● **DATASET RECORDS**
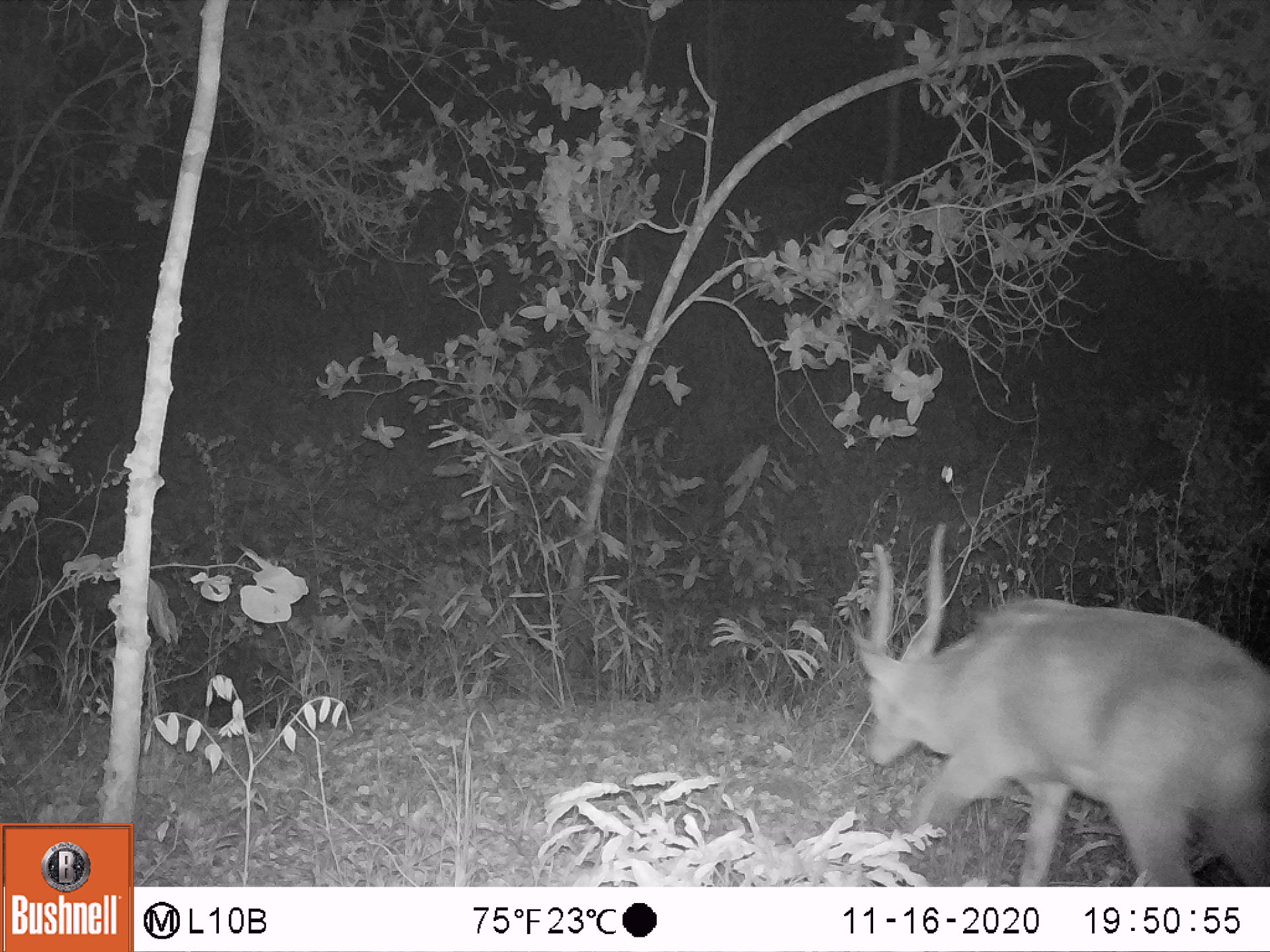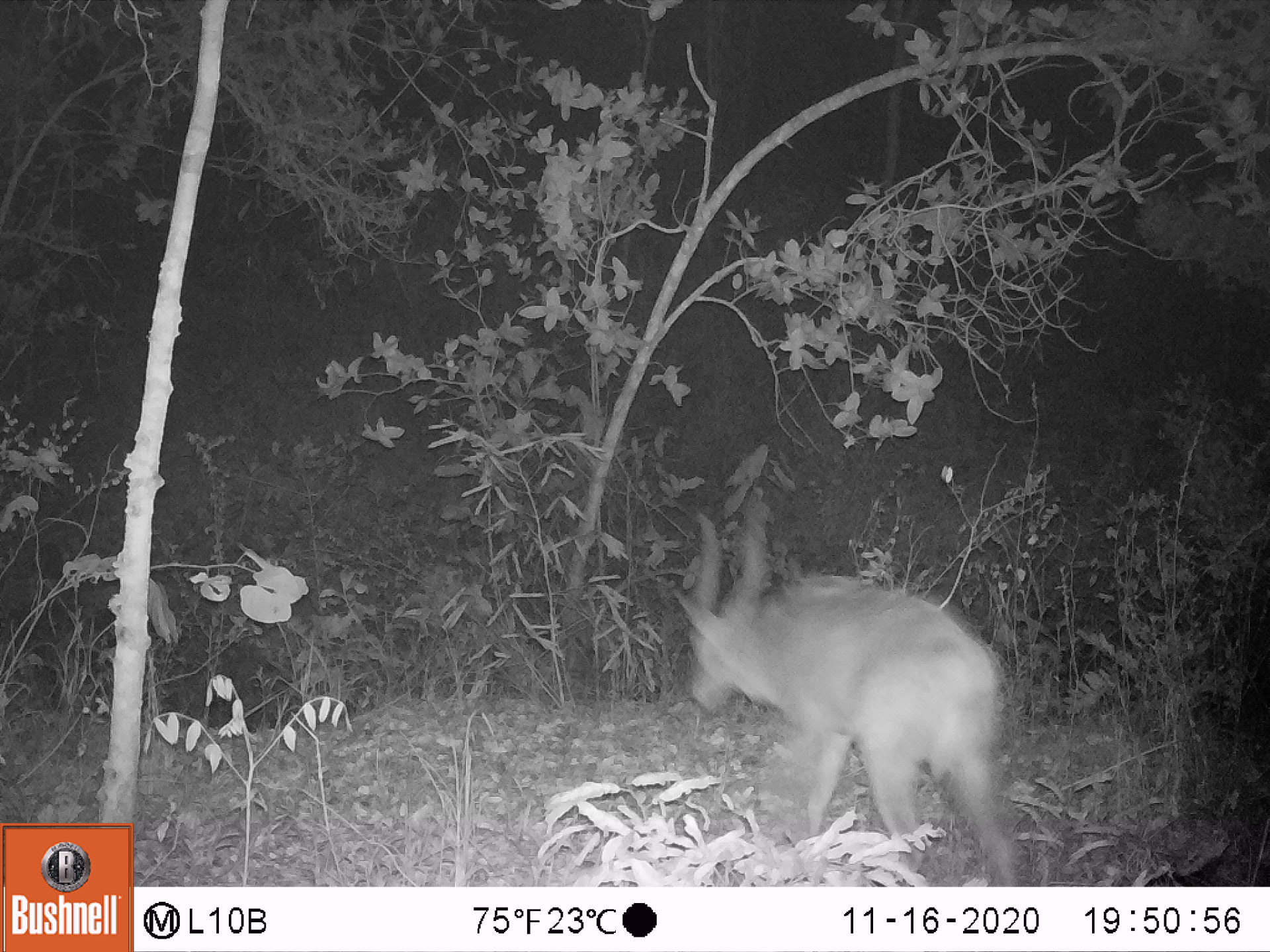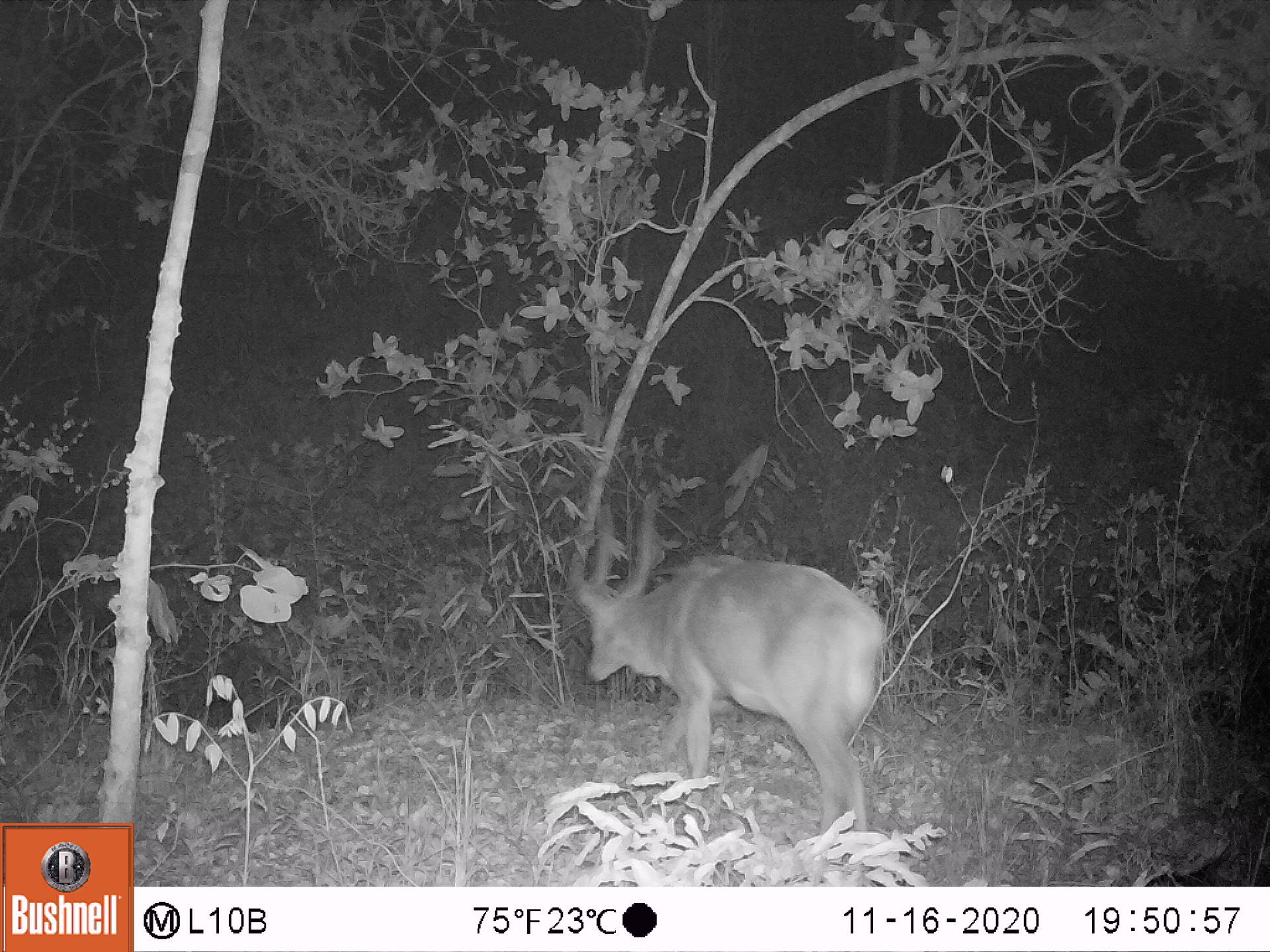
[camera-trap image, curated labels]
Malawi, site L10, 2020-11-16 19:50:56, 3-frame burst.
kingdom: Animalia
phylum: Chordata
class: Mammalia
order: Artiodactyla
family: Bovidae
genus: Tragelaphus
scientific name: Tragelaphus sylvaticus sylvaticus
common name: cape bushbuck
Cape bushbuck (Tragelaphus sylvaticus sylvaticus), count 1.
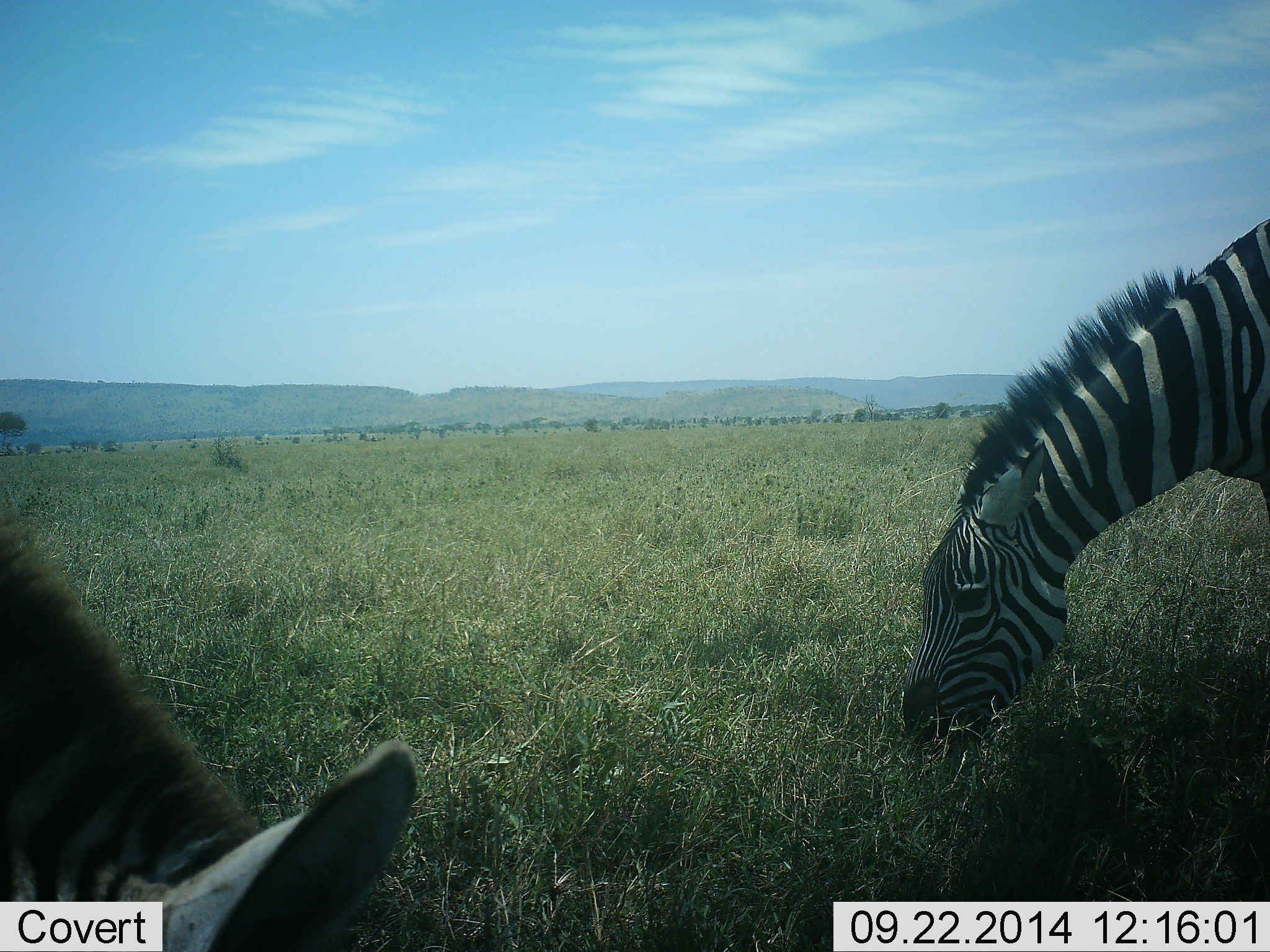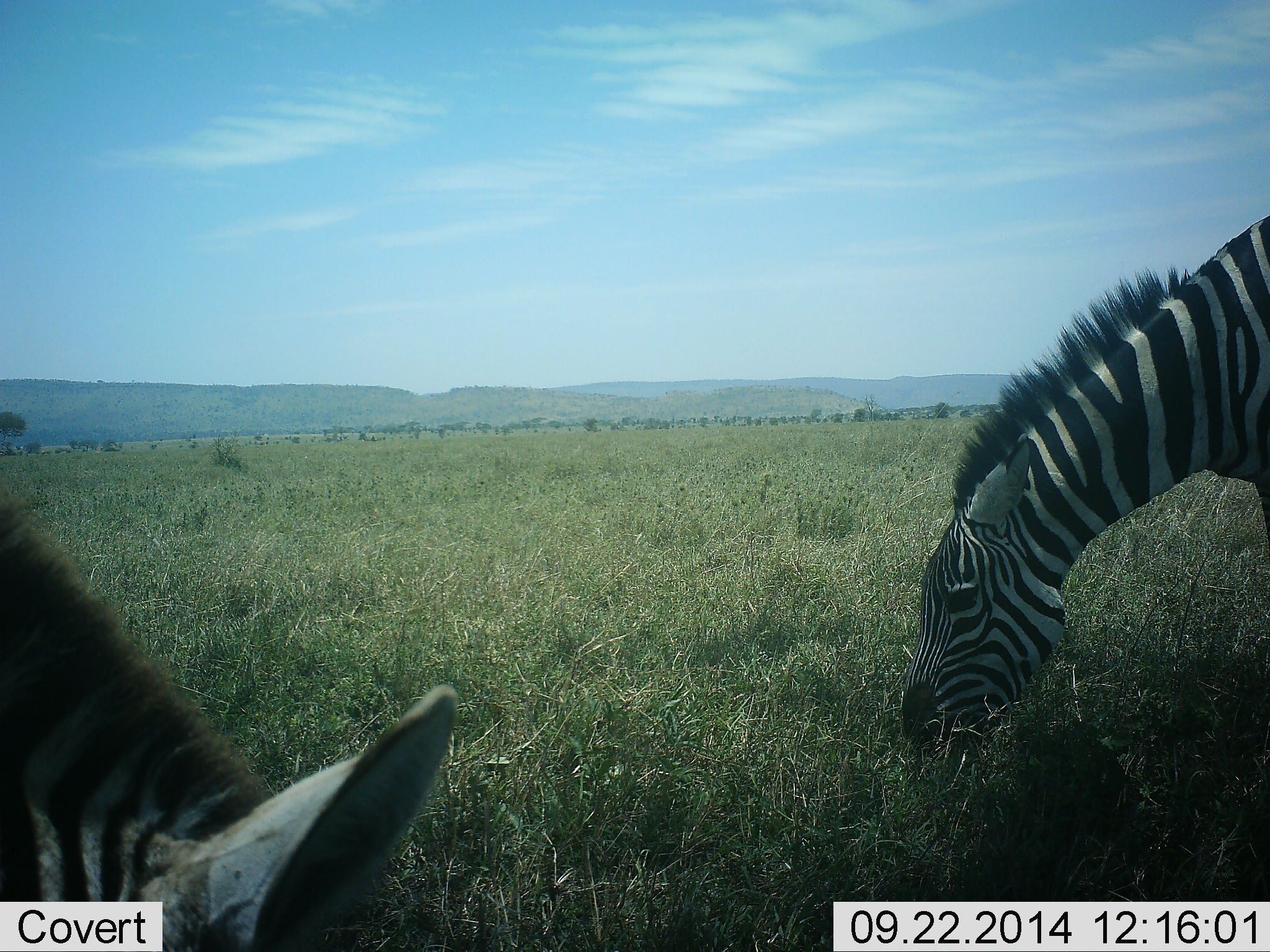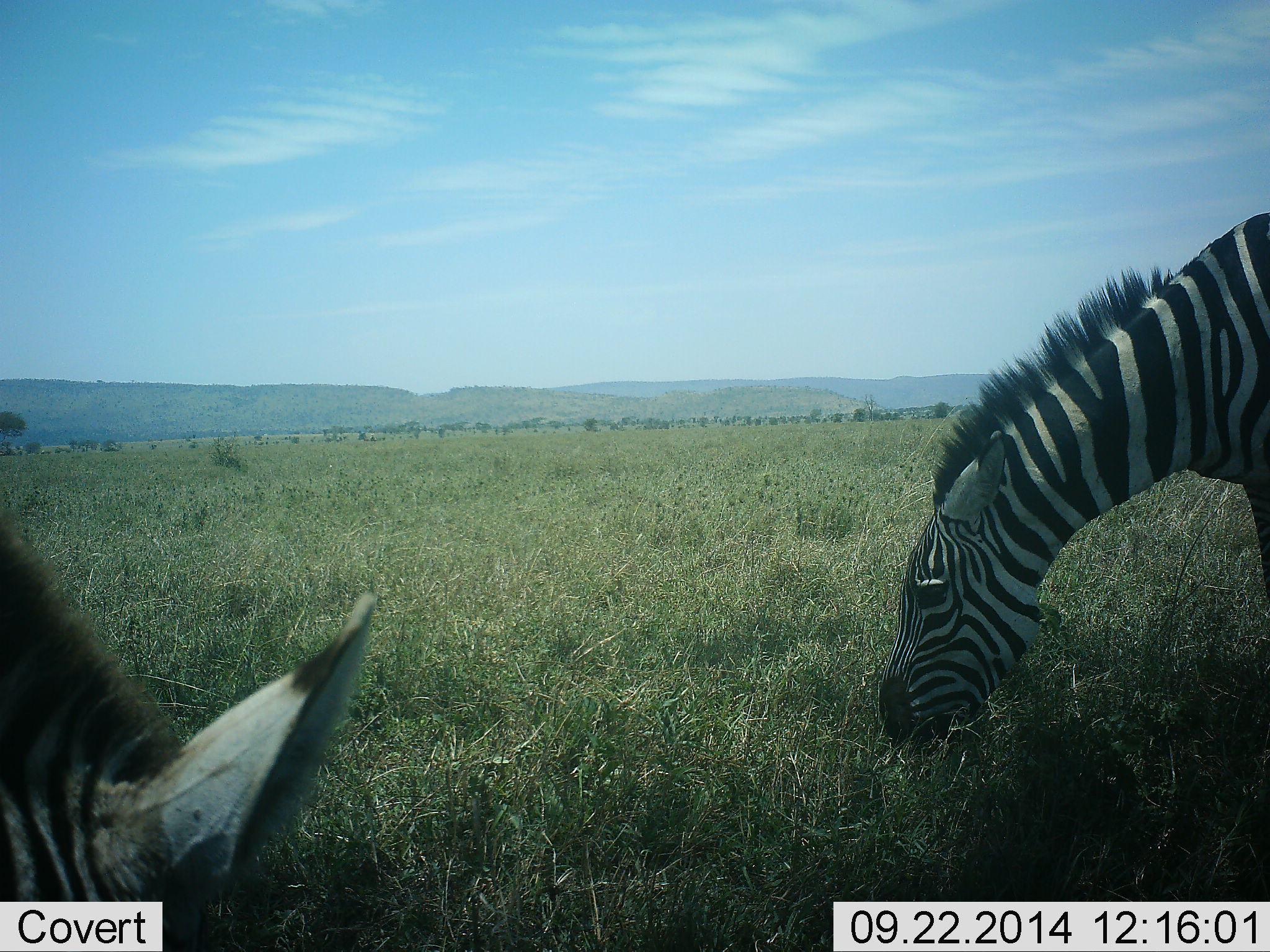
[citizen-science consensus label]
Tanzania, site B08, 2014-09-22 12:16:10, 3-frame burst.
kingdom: Animalia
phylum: Chordata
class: Mammalia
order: Perissodactyla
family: Equidae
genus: Equus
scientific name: Equus quagga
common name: plains zebra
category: zebra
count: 2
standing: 10%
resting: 0%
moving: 0%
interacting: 0%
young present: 0%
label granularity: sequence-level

● **EXERCISE DETAILS**
All lines from the line containing "order: Perissodactyla" through the last line of the data are to be repeated exactly; no other line belongs in the answer.

● **ANSWER FOR THIS EXERCISE**
order: Perissodactyla
family: Equidae
genus: Equus
scientific name: Equus quagga
common name: plains zebra
category: zebra
count: 2
standing: 10%
resting: 0%
moving: 0%
interacting: 0%
young present: 0%
label granularity: sequence-level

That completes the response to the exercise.